Segundo levantamento da entidade com cerca de 300 associados, há mais de R$ 1 bilhão em vendas cujas notas fiscais ainda não foram emitidas, um aumento de quase 50% em relação à sondagem realizada há um ano. Ainda segundo a pesquisa, o tempo médio até a emissão da nota fiscal está em torno 48 dias, mas alguns fornecedores dizem ter casos atrasados por mais de seis meses.
A Abraidi afirma que os fornecedores se submetem e aceitam postergar o faturamento porque se trata de um setor muito pulverizado, com inúmeros distribuidores regionais de porte pequeno e médio, que têm receio de retaliação comercial dos compradores, os quais são, geralmente, companhias maiores, com poder de compra fortalecido.
Hella Gottschefsky, diretora jurídica da associação, afirma que a prática posterga o reconhecimento de dívidas com fornecedores, podendo gerar uma falsa impressão positiva nos balanços de hospitais e planos. A entidade diz que está reunindo dados para denunciar à CVM (Comissão de Valores Mobiliários) e que vê analogia com o caso da Americanas. Questionada pela reportagem se o problema tem chamado a atenção, a CVM afirma que acompanha informações e movimentações, tomando medidas cabíveis quando necessário.
A outra parte da preocupação dos fornecedores é com a fiscalização tributária em um momento em que o governo intensifica os esforços para buscar alternativas de arrecadação perdida.
O receio entre os fornecedores é o de serem autuados por sonegação, já que a mercadoria circula sem a emissão de nota.

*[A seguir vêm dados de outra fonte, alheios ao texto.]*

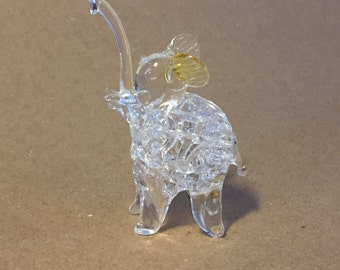 """Vintage Hand Blown Glass Clear Squiggle Glass Elephant with Light Yellow Ears """"Murano Style"""""""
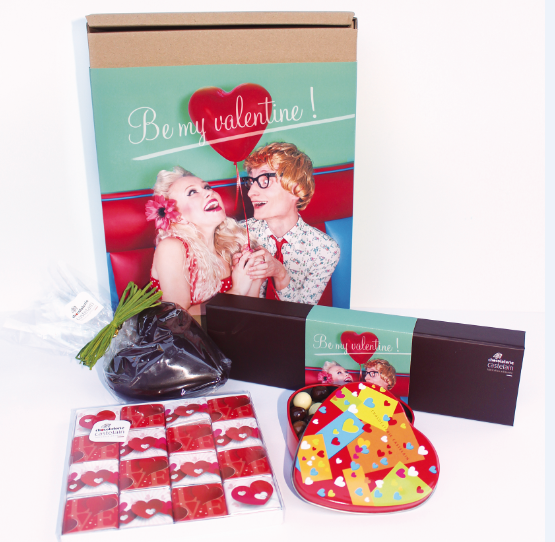 BOX CHOCOLAT CASTELAIN - Paris Frivole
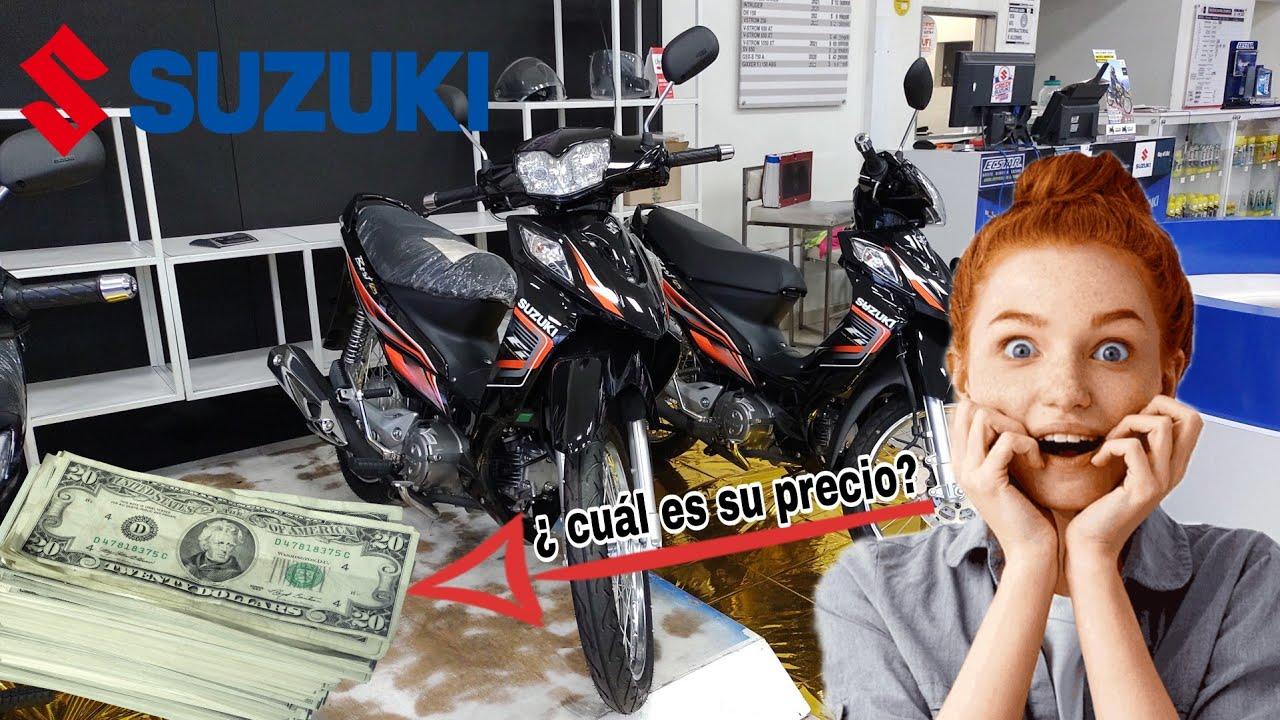 Así es la nueva🔥 Suzuki Best 125 modelo 2022  Fi, que la hace tan costosa, precio descripción video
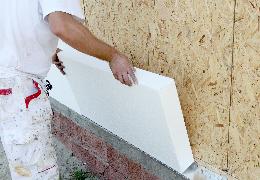 Garantía de materiales- ARKON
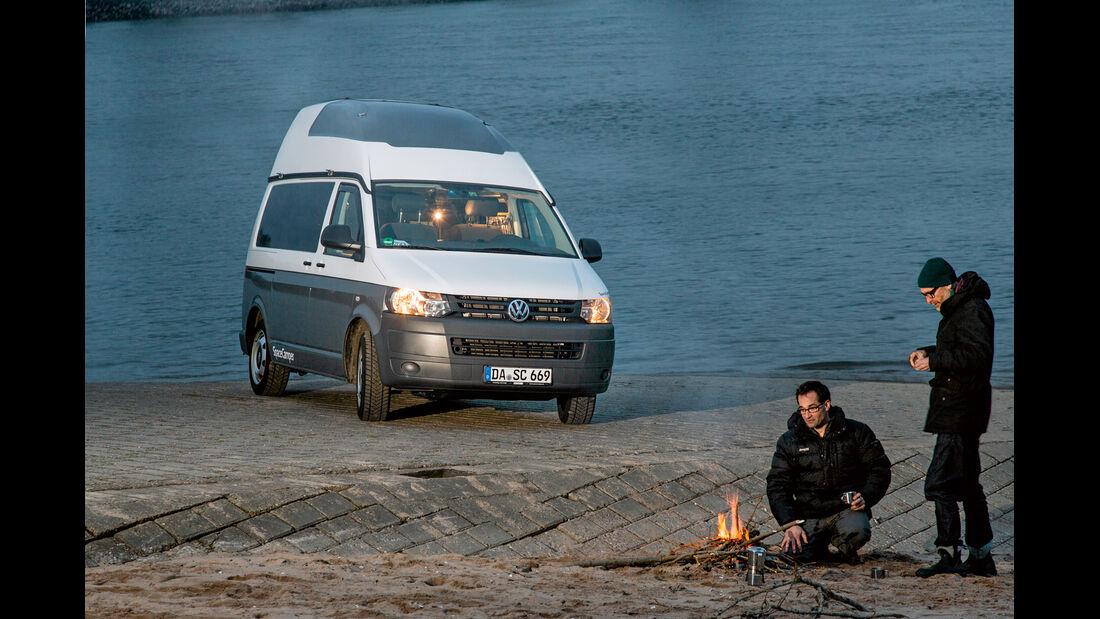 Leben im Campingbus 8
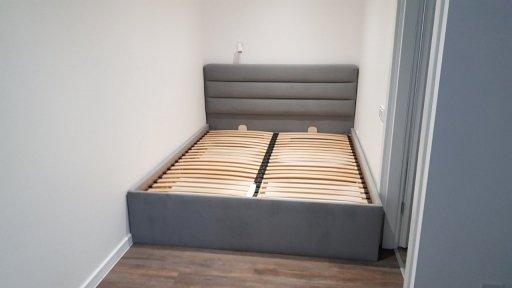 Ліжко Азалія з підйомним механізмом
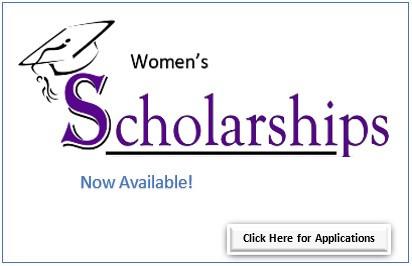 WOW Scholarship.jpg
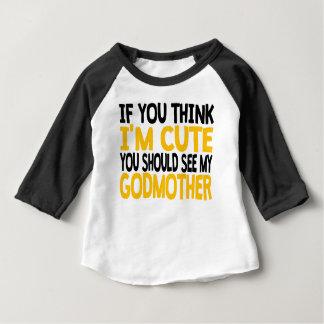 Você deve ver minha madrinha t-shirts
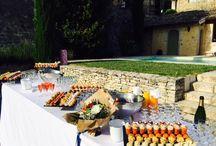 Cocktail - Vin d'honneur Mariage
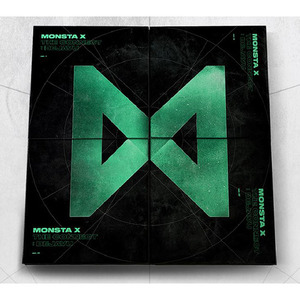 몬스타엑스 (Monsta X) / The Connect : Dejavu (I/II/III Ver./미개봉)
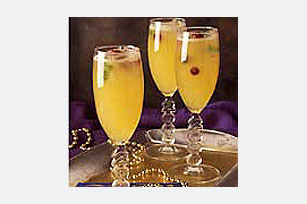 Sparkling Champagne Punch Recipe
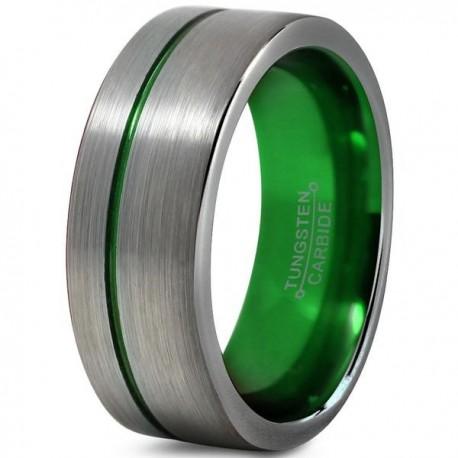 Вольфрамовое Матовое Обручальное (свадебное) кольцо 8мм (мужское, женское) со смещенной зеленой линией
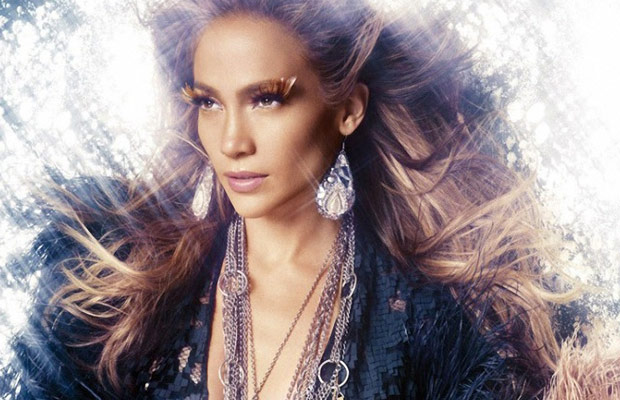 jlo-hair-history-milk-and-blush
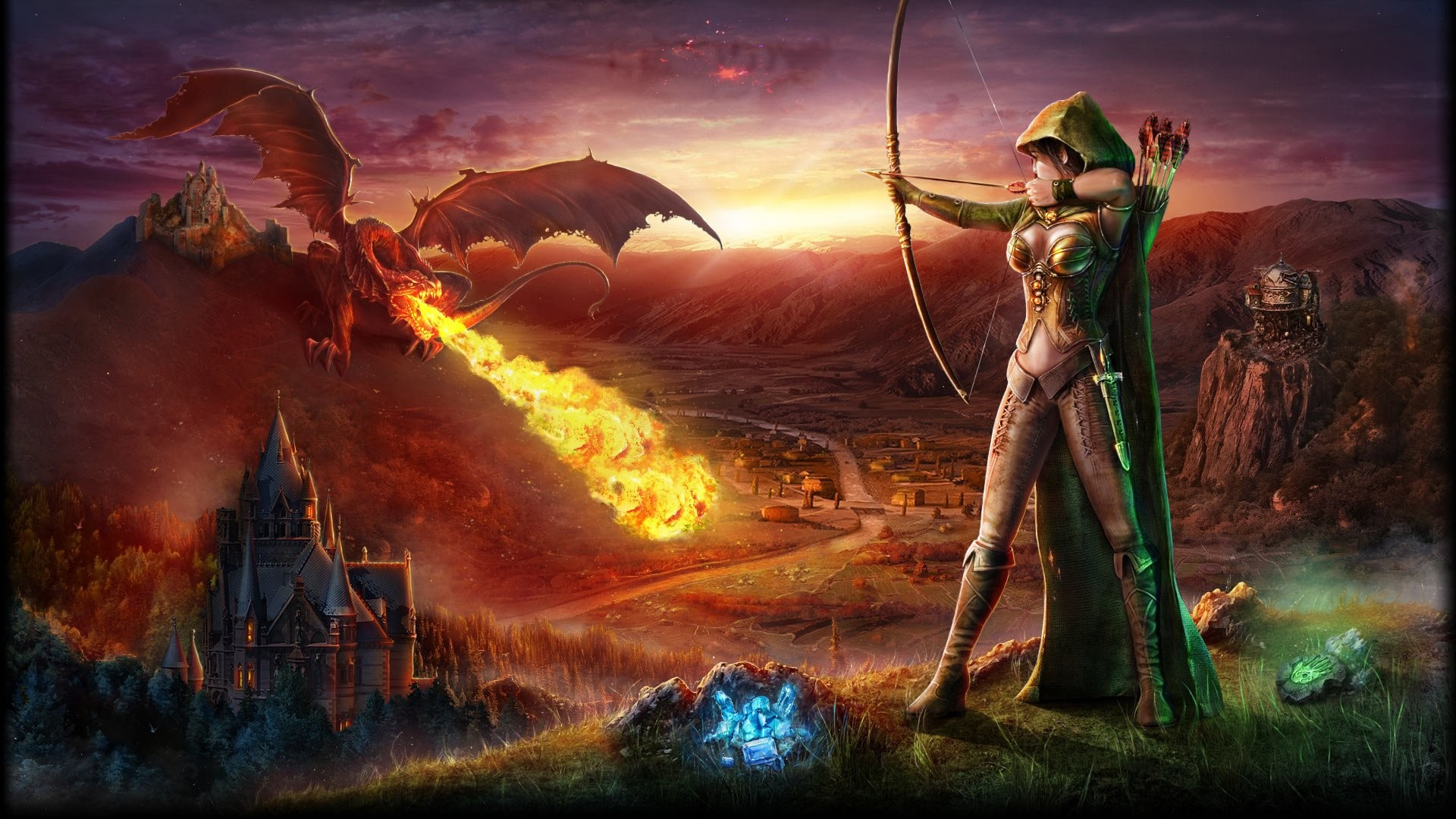 Fantasy World Art Dragon Fire Dragon Archer Artwork War Armor Fire Castle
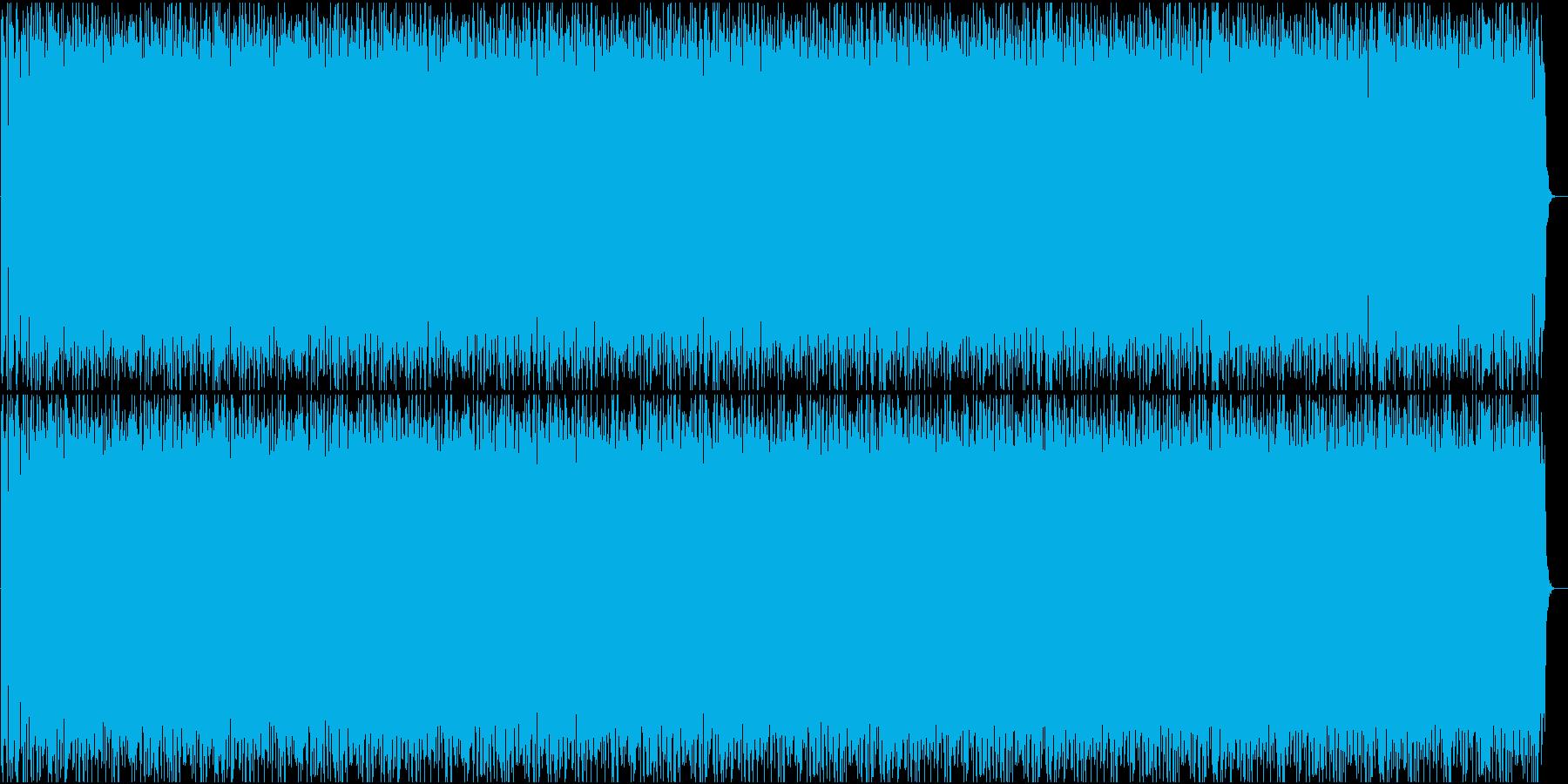 ベースがうねる四つ打ちダンスミュージックの再生済みの波形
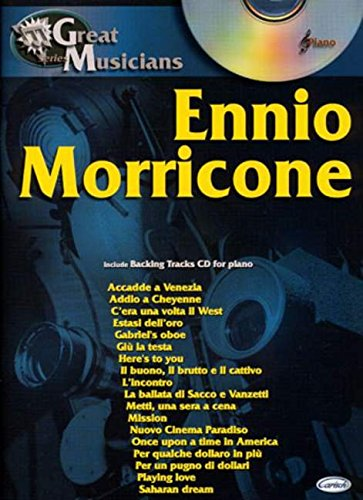9788850713011: ENNIO MORRICONE: GREAT MUSICIANS SERIES PIANO+CD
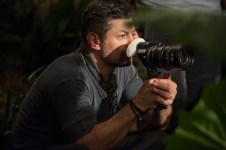 "Andy Serkis, Director of the Netflix film ""Mowgli: Legend of the Jungle"""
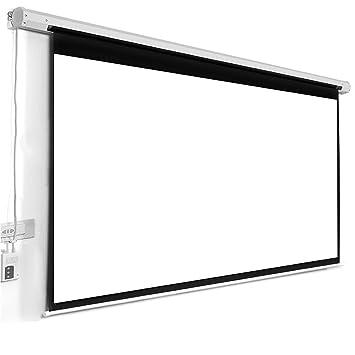 Pantalla Electrica Globalscreen Basic 150x150cm Para Proyector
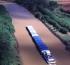 Consideraciones técnicas – económicas sobre el Canal Magdalena y su conjunto –  Dra Ma. Clara Lacava  e Ing. Alfredo J. Enriques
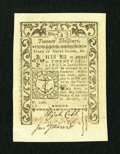 Colonial Notes:Rhode Island, Rhode Island May 1786 20s Gem New....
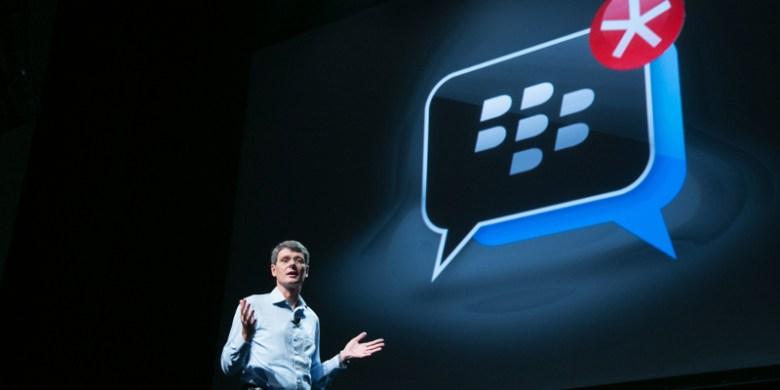 BlackBerry cancela dos teléfonos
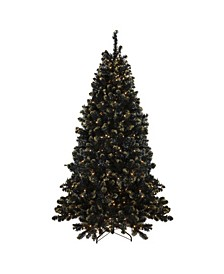Pre-Lit Crystal Pine with Gold Tone Glitter Artificial Christmas Tree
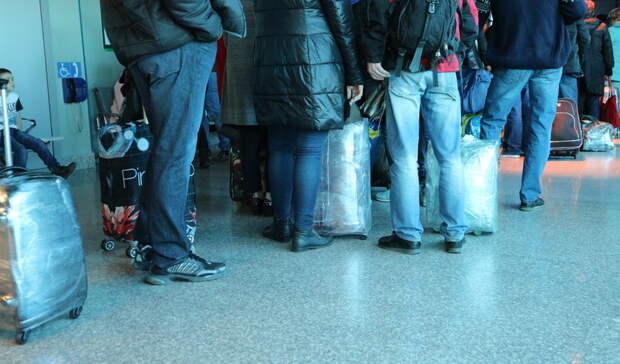 Самолет Тюмень— Новосибирск несмог вылететь из«Рощино» из-за неисправности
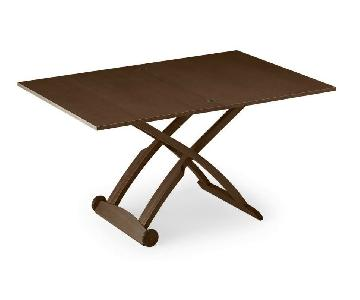 Calligaris Mascotte Multifunctional Coffee/Dining Table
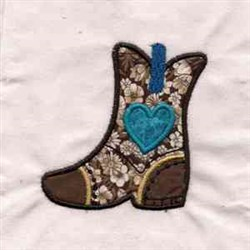 Fancy Boot Applique embroidery design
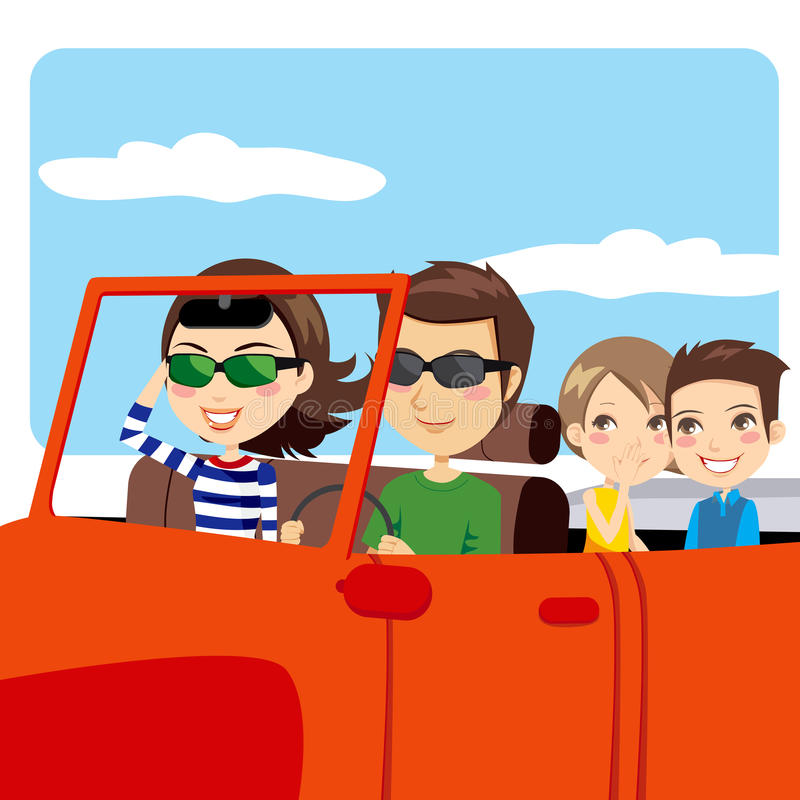 Family Trip Car. Family on a convertible car enjoying trip and a nice summer sunny day royalty free illustration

Além do ICMS estadual, a preocupação abrange a incidência dos tributos federais, como Imposto de Renda da Pessoa Jurídica, Contribuição Social e Pis/Cofins.
Pelos dados da Abraidi, do total de R$ 1,1 bilhão de faturamento retido, quase R$ 503 milhões correspondem a produtos entregues para hospitais privados e mais de R$ 470 milhões são de convênios, planos de saúde e seguradoras. O SUS abrange outros R$ 111 milhões. O problema representa 12% das receitas das distribuidoras e importadoras associadas à entidade.
Antônio Britto, diretor da Anahp (associação de hospitais privados), afirma que o cenário é ainda mais complexo. “A realidade é que estamos enfrentando um momento de uma crise no sistema todo, onde os planos, para melhorar o fluxo de caixa, vêm atrasando o pagamento aos hospitais. E os hospitais não podem pagar os fornecedores sem ter recebido dos planos de saúde”, diz.
Entre os hospitais ligados à Anahp, o indicador de glosas, que são os questionamentos feitos pelos planos às faturas enviadas pelos hospitais e prestadores de serviço, subiu mais de 20% entre 2021 e 2022, e o prazo médio de recebimento cresceu 7%, para 73 dias.
A Abramge, associação que reúne planos de saúde, afirma que as empresas têm obrigação regulatória de provisionar 100% dos valores ainda não pagos.